▶ TEXT SEGMENT:
= = = = =

Another object is to provide a fully dense PM cobalt-base article which is resistant to corrosion in semi-solid magnesium and zinc.
It is also an object of the present invention to provide fully dense PM cobalt-base articles which exhibits adequate hardness without a decrease in toughness.
A still further object of this invention is to provide fully dense PM cobalt base articles exhibiting increased toughness over prior art articles and alloys thereby resulting in components of longer life and increased safety.
Additional benefits and advantages of the present invention will become apparent to those skilled in the art to which the present invention relates from the subsequent description of the preferred embodiment and the appended claims, taken in conjunction with the accompanying drawings.
BRIEF DESCRIPTION OF THE DRAWINGS
  • FIG. 1 is a schematic illustration of a machine to which the present invention will have particular applicability;
  • FIG. 2 is a table of the chemical compositions of some of the PM alloys principally investigated, including the alloy of the present invention, as well as a cast alloy of the same general variety;
  • FIGs. 3a-3c are micrographs (1000x magnification; ammonium persulfate as etchant) of the PM alloys presented in the table of FIG. 1;
  • FIGs. 4a and 4b are micrographs (400x and 1000x magnification, respectively; ammonium persuifate as etchant) of the cast alloy 12 presented in the table of FIG. 1;
  • FIG. 5 is a comparative hardness table for some of the alloys investigated in the discovery of the present invention;
  • FIG. 6 is a table of the tensile properties of PM Alloy 12 which was investigated in the discovery of the present invention;
  • FIG. 7 is a table of the aging response of some PM alloys and one cast alloy investigated in the discovery of the present invention;
  • FIG. 8 is a table of the dimensional stability of PM Alloy 12 when heat treated for a period of forty-eight hours; and
  • FIG. 9 is a table of the bend fracture properties of the PM alloys and cast alloy presented in FIG. 7.

= = = = =

▶ STORED DATA:
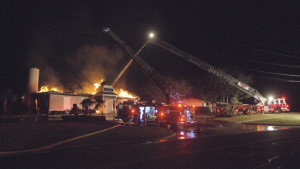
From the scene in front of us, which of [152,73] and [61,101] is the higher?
[152,73]

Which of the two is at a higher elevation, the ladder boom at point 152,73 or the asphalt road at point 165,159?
the ladder boom at point 152,73

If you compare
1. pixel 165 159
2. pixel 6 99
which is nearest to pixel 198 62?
pixel 165 159

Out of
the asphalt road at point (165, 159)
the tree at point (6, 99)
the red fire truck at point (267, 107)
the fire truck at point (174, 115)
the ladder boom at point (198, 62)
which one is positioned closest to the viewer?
the asphalt road at point (165, 159)

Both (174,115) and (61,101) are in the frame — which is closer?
(174,115)

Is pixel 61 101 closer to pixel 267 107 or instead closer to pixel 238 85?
pixel 238 85

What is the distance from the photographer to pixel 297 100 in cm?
5488

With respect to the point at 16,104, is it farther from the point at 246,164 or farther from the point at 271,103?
the point at 271,103

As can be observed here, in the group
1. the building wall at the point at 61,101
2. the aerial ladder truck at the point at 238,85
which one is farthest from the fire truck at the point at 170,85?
the building wall at the point at 61,101

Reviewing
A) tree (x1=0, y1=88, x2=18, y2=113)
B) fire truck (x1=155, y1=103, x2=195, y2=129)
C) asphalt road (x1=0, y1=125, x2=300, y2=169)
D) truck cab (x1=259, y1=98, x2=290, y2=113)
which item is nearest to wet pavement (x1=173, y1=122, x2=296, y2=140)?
fire truck (x1=155, y1=103, x2=195, y2=129)

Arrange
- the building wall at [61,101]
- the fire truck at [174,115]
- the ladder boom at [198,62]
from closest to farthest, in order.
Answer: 1. the fire truck at [174,115]
2. the ladder boom at [198,62]
3. the building wall at [61,101]

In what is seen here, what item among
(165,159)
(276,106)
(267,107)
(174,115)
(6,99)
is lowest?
(165,159)

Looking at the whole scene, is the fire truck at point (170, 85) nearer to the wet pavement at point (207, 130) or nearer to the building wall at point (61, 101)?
the wet pavement at point (207, 130)

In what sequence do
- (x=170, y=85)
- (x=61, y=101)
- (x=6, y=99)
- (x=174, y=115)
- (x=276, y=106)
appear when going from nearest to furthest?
(x=174, y=115) → (x=170, y=85) → (x=6, y=99) → (x=61, y=101) → (x=276, y=106)

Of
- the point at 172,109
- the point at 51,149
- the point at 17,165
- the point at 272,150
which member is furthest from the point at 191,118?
the point at 17,165
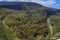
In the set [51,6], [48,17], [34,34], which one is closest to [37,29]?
[34,34]

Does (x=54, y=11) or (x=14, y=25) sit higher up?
Result: (x=54, y=11)

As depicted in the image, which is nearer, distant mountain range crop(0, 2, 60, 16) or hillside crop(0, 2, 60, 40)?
hillside crop(0, 2, 60, 40)

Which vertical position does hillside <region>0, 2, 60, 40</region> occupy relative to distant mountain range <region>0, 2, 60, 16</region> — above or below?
below

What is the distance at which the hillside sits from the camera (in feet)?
11.6

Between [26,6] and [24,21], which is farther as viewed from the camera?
[26,6]

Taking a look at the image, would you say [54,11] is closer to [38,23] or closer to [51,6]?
[51,6]

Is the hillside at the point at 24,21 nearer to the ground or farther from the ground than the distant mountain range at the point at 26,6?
nearer to the ground

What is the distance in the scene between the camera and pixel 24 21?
3646 mm

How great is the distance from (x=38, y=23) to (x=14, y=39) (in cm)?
59

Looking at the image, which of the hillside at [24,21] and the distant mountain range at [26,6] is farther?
the distant mountain range at [26,6]

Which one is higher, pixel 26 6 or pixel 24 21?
pixel 26 6

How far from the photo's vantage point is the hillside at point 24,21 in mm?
3529

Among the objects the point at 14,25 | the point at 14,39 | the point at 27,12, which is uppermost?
the point at 27,12

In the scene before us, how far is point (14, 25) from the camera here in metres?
3.57
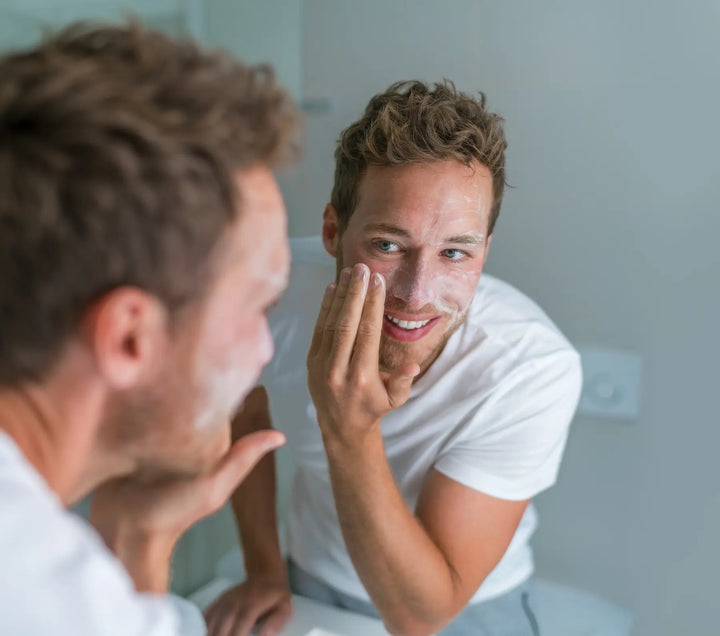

= = = = =

▶ REQUESTS:
- 1) According to the cobalt-base alloy text, how long was PM Alloy 12 heat treated for the dimensional stability table?
- 2) Repeat everything in the cobalt-base alloy text from "It is also an" down to "decrease in toughness.".
- 3) Write what comes next in the cobalt-base alloy text, picking up after its final line.

▶ ANSWERS FOR THE TASKS:
- 1) Forty-eight hours.

- 2)
It is also an object of the present invention to provide fully dense PM cobalt-base articles which exhibits adequate hardness without a decrease in toughness.

- 3)
  • DETAILED DESCRIPTION OF THE PREFERRED EMBODIMENT
    The chemical compositions of some of the Co-Cr-W-C-type alloys evaluated in this investigation as potential construction materials for the machine 10 (seen in FIG. 1) are given in FIG. 2. Included in the table are three PM Co-Cr-W-C-type alloys and one centrifugally cast Cr-Co-W-C-type alloy. The compositions of the PM Alloys 6 and 12 are similar to those commonly used for cast Co-Cr-W-C-type alloys, in particular Stellite 6 and Stellite 12 respectively. The cast alloy 12 sample was taken from a Stellite 12 centrifugally cast barrel liner commercially produced for a machine 10 of the above variety and which failed, cracked, in service. As seen in FIG. 2, the nominal composition of PM Alloy 0.8C was 0.80C, 27.81Cr and 4.11W and the balance principally Co with 0.066N; for PM Alloy 6 these constituents were 1.11C, 29.34Cr and 4.60W and the balance principally Co; for PM Alloy 12 these constituents were 1.41C, 28.90Cr, 8.68W and the balance principally Co; and for Cast Alloy 12 these constituents were 1.31C, 28.79Cr, 8.23W and the balance principally Co. The nickel content in each of the above was respectively 2.15, 0.13, 1.57 and 2.80. Numerous samples for further analysis were created by HIPing the PM materials. As further discussed below, PM Alloy 0.8C was intentionally melted to a lower than normal carbon and tungsten content. The powders of PM alloy 0.8C were prepared not by common argon atomization techniques, but by nitrogen atomization. The nitrogen dissolving into the resulting alloy during this process appears to increase its strength and aging response. By using nitrogen atomization for producing the alloy, thermal induced porosity, which is often encountered in argon atomized alloys, was found to be substantially non-existent.
    FIGs. 3a-3c and 4a and 4b, show the microstructures of the Co-Cr-W-C-type alloys of FIG. 2. As seen in those figures, the PM Co-Cr-W-C-type alloys in the as-HIPed condition contain a fairly random dispersion of small carbides, the amount and size of which increase with the carbon content of the alloy. The primary carbides in the centrifugally cast Co-Cr-W-C-type alloy have the dendritic distribution expected of cast material. Accordingly, these latter carbides are very much larger than those in the PM Co-Cr-W-C-type alloys, and in particular with respect to PM Alloy 12 which has a similar composition. As a result of the larger carbides, it is anticipated and borne out by testing that the material would be less tough than the others.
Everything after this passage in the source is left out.